*** Opening Provided data ***
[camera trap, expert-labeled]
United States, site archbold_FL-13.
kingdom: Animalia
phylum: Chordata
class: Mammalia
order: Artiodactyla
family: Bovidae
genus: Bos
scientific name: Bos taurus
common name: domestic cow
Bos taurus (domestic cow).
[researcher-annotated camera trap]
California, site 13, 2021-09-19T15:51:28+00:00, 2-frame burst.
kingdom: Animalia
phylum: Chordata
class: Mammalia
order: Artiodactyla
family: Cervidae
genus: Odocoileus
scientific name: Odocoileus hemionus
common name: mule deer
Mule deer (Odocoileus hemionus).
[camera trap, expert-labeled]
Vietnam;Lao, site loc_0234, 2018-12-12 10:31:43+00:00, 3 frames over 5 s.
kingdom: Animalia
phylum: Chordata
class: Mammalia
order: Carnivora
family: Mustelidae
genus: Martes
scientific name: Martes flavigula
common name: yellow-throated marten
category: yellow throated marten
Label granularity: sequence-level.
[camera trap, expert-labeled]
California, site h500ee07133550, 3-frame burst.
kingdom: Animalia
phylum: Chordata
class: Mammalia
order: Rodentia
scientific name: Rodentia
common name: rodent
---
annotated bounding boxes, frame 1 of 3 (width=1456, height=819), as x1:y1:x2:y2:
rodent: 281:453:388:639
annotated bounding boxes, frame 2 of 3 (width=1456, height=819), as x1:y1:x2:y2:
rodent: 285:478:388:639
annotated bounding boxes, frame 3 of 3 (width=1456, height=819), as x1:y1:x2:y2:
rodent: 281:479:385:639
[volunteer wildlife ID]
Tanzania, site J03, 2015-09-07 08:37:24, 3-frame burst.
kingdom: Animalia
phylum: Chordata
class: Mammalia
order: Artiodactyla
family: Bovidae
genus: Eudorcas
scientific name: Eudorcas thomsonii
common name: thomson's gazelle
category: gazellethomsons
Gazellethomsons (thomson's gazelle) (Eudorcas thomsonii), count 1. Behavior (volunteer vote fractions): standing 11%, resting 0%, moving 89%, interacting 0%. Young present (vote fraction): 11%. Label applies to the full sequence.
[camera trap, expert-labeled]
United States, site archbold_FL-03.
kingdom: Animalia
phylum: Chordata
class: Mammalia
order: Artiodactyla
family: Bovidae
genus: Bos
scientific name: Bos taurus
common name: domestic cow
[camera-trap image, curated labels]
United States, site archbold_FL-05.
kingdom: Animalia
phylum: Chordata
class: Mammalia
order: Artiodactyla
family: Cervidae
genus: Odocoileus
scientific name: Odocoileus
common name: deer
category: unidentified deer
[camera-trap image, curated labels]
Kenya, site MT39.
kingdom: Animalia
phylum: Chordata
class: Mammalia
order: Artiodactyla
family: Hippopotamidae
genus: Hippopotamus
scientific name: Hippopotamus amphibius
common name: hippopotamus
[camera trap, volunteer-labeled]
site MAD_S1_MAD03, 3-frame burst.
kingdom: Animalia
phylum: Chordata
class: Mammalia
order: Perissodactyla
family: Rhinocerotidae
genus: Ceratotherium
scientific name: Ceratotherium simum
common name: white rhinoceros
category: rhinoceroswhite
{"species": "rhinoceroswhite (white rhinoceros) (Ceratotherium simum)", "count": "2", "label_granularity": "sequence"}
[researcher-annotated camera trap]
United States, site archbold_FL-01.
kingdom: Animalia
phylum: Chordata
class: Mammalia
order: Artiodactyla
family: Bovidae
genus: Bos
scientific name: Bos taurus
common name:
*** Closing Provided data ***
Action item — Go through the records above and copy each one exactly.

Task response —
[camera trap, expert-labeled]
United States, site archbold_FL-13.
kingdom: Animalia
phylum: Chordata
class: Mammalia
order: Artiodactyla
family: Bovidae
genus: Bos
scientific name: Bos taurus
common name: domestic cow
Bos taurus (domestic cow).
[researcher-annotated camera trap]
California, site 13, 2021-09-19T15:51:28+00:00, 2-frame burst.
kingdom: Animalia
phylum: Chordata
class: Mammalia
order: Artiodactyla
family: Cervidae
genus: Odocoileus
scientific name: Odocoileus hemionus
common name: mule deer
Mule deer (Odocoileus hemionus).
[camera trap, expert-labeled]
Vietnam;Lao, site loc_0234, 2018-12-12 10:31:43+00:00, 3 frames over 5 s.
kingdom: Animalia
phylum: Chordata
class: Mammalia
order: Carnivora
family: Mustelidae
genus: Martes
scientific name: Martes flavigula
common name: yellow-throated marten
category: yellow throated marten
Label granularity: sequence-level.
[camera trap, expert-labeled]
California, site h500ee07133550, 3-frame burst.
kingdom: Animalia
phylum: Chordata
class: Mammalia
order: Rodentia
scientific name: Rodentia
common name: rodent
---
annotated bounding boxes, frame 1 of 3 (width=1456, height=819), as x1:y1:x2:y2:
rodent: 281:453:388:639
annotated bounding boxes, frame 2 of 3 (width=1456, height=819), as x1:y1:x2:y2:
rodent: 285:478:388:639
annotated bounding boxes, frame 3 of 3 (width=1456, height=819), as x1:y1:x2:y2:
rodent: 281:479:385:639
[volunteer wildlife ID]
Tanzania, site J03, 2015-09-07 08:37:24, 3-frame burst.
kingdom: Animalia
phylum: Chordata
class: Mammalia
order: Artiodactyla
family: Bovidae
genus: Eudorcas
scientific name: Eudorcas thomsonii
common name: thomson's gazelle
category: gazellethomsons
Gazellethomsons (thomson's gazelle) (Eudorcas thomsonii), count 1. Behavior (volunteer vote fractions): standing 11%, resting 0%, moving 89%, interacting 0%. Young present (vote fraction): 11%. Label applies to the full sequence.
[camera trap, expert-labeled]
United States, site archbold_FL-03.
kingdom: Animalia
phylum: Chordata
class: Mammalia
order: Artiodactyla
family: Bovidae
genus: Bos
scientific name: Bos taurus
common name: domestic cow
[camera-trap image, curated labels]
United States, site archbold_FL-05.
kingdom: Animalia
phylum: Chordata
class: Mammalia
order: Artiodactyla
family: Cervidae
genus: Odocoileus
scientific name: Odocoileus
common name: deer
category: unidentified deer
[camera-trap image, curated labels]
Kenya, site MT39.
kingdom: Animalia
phylum: Chordata
class: Mammalia
order: Artiodactyla
family: Hippopotamidae
genus: Hippopotamus
scientific name: Hippopotamus amphibius
common name: hippopotamus
[camera trap, volunteer-labeled]
site MAD_S1_MAD03, 3-frame burst.
kingdom: Animalia
phylum: Chordata
class: Mammalia
order: Perissodactyla
family: Rhinocerotidae
genus: Ceratotherium
scientific name: Ceratotherium simum
common name: white rhinoceros
category: rhinoceroswhite
{"species": "rhinoceroswhite (white rhinoceros) (Ceratotherium simum)", "count": "2", "label_granularity": "sequence"}
[researcher-annotated camera trap]
United States, site archbold_FL-01.
kingdom: Animalia
phylum: Chordata
class: Mammalia
order: Artiodactyla
family: Bovidae
genus: Bos
scientific name: Bos taurus
common name:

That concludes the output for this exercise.